You knew Garak. You knew him better than Ziyal did, although not as well as Julian. You had never really gotten close, though. There was friendly flirtation and his acknowledgment that you were, in fact, one of the sharper knives in the drawer when it came to his not-spy games, but beyond that, you weren’t personal. You had always thought it was a shame.
Now Garak was leaning against you for support. No, literally, he was leaning. He had gotten out of the Infirmary alright after seeing Ziyal’s body, walking steady and stiff-backed through the Promenade, but you had invited him to your quarters so that he wouldn’t have to go back to his shop alone (so that you wouldn’t have to go home alone), and when you took his hand, he just seemed to… break.

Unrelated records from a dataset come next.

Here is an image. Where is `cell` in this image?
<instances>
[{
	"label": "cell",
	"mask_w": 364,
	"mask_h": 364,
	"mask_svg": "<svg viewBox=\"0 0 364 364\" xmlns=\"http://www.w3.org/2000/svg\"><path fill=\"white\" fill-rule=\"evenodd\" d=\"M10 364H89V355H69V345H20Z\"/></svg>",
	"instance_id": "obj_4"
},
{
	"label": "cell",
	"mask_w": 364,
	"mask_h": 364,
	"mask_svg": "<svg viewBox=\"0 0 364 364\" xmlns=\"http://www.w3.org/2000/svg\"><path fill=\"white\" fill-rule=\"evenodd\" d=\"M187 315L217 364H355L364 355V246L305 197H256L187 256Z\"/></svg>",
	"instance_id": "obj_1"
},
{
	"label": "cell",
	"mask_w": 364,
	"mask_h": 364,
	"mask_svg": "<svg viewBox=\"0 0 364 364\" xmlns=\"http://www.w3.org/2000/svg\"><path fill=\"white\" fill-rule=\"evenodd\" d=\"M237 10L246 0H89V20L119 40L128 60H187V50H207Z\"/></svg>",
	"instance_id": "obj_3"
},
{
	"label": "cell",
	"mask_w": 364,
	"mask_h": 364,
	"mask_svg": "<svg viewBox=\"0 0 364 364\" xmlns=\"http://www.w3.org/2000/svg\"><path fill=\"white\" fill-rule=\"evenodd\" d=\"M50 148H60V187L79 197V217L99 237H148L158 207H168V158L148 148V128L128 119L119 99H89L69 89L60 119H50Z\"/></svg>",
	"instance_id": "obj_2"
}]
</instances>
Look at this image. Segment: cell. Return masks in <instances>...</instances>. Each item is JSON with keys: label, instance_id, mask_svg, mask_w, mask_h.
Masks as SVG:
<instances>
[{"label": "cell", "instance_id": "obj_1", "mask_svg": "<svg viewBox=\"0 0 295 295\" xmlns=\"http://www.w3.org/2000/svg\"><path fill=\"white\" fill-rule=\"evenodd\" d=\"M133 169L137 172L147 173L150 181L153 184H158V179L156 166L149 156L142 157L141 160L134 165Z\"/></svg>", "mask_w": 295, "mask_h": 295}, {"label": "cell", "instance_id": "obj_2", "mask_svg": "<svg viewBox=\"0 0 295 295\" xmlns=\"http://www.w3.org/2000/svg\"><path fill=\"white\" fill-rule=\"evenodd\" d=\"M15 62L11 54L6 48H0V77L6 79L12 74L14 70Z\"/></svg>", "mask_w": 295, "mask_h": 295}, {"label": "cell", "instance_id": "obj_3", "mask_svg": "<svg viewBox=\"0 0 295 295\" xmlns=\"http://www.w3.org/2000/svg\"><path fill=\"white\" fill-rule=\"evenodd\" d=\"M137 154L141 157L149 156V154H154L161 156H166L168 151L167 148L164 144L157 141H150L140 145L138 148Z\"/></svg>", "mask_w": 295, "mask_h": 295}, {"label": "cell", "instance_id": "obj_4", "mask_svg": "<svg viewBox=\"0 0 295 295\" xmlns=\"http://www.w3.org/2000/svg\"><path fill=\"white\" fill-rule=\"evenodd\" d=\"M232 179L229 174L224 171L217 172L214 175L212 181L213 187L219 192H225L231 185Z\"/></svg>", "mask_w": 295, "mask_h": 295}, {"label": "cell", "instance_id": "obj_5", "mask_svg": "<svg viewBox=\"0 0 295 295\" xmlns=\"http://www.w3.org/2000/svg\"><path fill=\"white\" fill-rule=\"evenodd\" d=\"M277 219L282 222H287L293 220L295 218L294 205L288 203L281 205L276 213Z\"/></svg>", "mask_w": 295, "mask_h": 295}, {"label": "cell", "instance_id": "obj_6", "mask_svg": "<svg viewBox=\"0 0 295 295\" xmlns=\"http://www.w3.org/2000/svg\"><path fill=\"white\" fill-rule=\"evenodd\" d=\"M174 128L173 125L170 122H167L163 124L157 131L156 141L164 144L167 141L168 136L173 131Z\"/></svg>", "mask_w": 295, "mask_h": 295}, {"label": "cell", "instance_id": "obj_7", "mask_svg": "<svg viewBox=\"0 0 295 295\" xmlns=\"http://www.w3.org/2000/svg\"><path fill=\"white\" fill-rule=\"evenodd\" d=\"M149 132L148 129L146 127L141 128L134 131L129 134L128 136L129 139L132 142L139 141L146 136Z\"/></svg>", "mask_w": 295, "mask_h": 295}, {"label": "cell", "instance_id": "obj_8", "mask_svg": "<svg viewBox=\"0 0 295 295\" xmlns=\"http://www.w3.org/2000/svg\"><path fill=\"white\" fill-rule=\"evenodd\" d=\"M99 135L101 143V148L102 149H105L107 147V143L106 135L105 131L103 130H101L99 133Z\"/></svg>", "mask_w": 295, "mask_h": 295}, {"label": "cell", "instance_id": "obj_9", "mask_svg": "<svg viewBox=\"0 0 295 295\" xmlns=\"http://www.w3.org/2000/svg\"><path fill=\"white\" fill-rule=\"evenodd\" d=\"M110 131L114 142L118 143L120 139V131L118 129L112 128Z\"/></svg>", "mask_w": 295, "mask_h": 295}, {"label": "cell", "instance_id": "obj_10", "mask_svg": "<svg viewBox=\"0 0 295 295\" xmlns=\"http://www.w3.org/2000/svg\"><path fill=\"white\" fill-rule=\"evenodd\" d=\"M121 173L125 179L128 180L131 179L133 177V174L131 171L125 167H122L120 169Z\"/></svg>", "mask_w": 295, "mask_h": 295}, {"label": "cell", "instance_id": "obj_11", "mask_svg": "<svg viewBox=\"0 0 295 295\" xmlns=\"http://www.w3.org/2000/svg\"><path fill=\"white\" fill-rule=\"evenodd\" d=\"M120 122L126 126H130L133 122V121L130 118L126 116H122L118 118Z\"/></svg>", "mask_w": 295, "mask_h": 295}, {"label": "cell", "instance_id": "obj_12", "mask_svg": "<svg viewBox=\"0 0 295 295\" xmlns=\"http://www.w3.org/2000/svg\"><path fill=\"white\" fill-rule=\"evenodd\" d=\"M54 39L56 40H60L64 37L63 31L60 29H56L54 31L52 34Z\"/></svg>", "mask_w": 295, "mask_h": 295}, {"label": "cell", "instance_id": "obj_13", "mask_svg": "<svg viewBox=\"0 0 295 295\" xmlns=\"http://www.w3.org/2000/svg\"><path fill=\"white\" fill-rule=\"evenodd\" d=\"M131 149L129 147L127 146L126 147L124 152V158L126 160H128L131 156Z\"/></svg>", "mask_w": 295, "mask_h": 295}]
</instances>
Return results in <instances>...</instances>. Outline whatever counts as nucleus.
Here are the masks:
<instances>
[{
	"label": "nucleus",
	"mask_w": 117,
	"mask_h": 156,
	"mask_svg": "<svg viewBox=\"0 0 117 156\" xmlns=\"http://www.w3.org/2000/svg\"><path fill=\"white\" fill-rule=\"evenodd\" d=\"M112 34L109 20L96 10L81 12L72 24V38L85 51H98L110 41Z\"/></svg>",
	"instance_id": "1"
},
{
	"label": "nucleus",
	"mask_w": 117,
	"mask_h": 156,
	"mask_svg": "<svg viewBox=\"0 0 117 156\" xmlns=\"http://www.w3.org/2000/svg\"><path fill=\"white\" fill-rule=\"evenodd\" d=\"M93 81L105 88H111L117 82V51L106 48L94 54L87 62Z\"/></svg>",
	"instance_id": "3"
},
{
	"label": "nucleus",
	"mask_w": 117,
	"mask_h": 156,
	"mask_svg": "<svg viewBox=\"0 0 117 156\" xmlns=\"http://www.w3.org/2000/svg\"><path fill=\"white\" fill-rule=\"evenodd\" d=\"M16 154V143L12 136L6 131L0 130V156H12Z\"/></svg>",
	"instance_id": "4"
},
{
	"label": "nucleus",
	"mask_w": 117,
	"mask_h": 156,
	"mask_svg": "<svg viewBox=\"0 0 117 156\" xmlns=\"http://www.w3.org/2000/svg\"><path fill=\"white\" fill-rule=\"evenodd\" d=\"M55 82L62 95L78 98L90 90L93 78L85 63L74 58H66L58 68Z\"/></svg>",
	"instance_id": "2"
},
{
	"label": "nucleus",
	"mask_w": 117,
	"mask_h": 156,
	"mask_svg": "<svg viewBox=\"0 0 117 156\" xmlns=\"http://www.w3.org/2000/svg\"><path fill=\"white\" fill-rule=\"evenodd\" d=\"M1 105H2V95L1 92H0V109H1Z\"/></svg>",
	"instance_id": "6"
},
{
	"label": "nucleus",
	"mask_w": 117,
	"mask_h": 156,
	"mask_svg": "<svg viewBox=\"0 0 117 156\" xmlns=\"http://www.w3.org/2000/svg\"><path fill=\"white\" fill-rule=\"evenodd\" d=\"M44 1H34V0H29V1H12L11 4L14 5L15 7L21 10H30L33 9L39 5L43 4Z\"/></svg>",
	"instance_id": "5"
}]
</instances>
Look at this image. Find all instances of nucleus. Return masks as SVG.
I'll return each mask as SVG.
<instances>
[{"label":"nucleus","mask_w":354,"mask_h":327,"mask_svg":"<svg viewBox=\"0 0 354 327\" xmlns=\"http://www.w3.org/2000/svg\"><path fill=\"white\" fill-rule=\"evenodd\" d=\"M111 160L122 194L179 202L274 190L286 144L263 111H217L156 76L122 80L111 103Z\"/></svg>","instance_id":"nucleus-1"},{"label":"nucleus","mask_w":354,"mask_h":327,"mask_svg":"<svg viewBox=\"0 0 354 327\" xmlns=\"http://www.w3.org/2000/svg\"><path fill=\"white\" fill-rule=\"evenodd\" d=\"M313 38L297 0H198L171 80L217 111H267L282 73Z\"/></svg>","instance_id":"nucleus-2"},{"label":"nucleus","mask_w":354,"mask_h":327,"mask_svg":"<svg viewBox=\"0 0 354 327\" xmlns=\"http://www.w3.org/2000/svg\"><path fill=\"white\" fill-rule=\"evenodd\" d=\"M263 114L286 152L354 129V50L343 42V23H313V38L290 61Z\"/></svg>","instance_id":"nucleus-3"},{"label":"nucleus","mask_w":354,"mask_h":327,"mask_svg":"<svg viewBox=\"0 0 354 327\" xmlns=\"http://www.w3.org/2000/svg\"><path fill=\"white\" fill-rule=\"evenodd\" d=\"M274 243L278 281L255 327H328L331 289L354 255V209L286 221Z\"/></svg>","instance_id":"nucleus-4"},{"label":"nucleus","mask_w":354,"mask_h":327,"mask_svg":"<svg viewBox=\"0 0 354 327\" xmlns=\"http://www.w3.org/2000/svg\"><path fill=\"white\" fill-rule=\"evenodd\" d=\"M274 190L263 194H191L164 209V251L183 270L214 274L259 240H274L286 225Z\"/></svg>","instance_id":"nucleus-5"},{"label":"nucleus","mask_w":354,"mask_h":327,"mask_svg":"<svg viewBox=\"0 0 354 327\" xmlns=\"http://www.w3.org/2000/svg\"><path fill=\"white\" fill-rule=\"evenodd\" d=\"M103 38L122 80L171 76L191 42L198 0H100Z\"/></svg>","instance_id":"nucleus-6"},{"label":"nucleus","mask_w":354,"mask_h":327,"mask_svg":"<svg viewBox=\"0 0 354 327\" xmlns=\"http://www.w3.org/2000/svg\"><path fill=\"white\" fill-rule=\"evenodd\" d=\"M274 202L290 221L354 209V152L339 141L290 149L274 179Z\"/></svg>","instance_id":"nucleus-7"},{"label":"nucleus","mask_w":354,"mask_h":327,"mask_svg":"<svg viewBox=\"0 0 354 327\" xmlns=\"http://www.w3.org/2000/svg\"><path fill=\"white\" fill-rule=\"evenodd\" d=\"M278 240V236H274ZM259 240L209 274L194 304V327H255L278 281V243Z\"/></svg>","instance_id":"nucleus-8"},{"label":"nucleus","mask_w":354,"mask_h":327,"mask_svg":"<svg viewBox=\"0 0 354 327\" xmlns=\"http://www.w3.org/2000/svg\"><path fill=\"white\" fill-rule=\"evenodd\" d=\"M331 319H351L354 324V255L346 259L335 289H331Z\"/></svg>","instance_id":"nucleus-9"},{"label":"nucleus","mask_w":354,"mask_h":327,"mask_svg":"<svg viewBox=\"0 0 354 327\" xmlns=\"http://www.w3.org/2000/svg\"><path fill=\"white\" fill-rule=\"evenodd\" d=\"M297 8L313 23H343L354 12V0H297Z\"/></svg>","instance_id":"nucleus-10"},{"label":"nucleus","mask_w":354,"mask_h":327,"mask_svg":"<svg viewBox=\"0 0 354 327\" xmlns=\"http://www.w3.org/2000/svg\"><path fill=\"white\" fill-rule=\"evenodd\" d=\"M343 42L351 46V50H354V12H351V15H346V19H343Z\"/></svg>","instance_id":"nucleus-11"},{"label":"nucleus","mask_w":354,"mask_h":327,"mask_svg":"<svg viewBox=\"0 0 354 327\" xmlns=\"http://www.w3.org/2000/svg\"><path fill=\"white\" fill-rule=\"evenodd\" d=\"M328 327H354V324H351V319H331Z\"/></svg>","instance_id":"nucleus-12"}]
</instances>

“Of all the people that could have been lost,” Garak told you, open and exposed like a gaping wound (it scared you to see him like this, the stoic spy, the unstoppable force of wit and cunning, he was not supposed to be this way), “I didn’t think it would be her.”
“Neither did I,” you said.
Garak kissed your forehead and pressed himself to you, and you knew things would be different.
And it was. Garak searched you out every day, without fail, and you often felt as if he was overflowing and, thusly, pouring himself into you. There was nowhere else for him to turn, you supposed. This burden was not meant for Julian. Not that you considered it a burden. Garak became a very good friend, and he supported you just as much as you supported him.
This wasn’t worth it, you thought. And how could it be? How could it ever be worth it to trade one friend for another? How could Garak’s friendship ever possibly justify the loss of Ziyal?
It couldn’t. But Ziyal was gone and Garak was still there.
And Garak. Oh, Garak. Sad, vicious Garak with his white, snarling smile and his cold, sharp eyes. Tinker, tailor, soldier, spy. You knew what he was. You knew that he was a killer and a liar and all sorts of terrible things. But his armor was shattered by the death of one girl and you saw more than the assassin.
You saw the man, and you were glad, despite the circumstances, that you had the chance to know him this way.
You never told him as much. But, somehow, you were sure that he knew.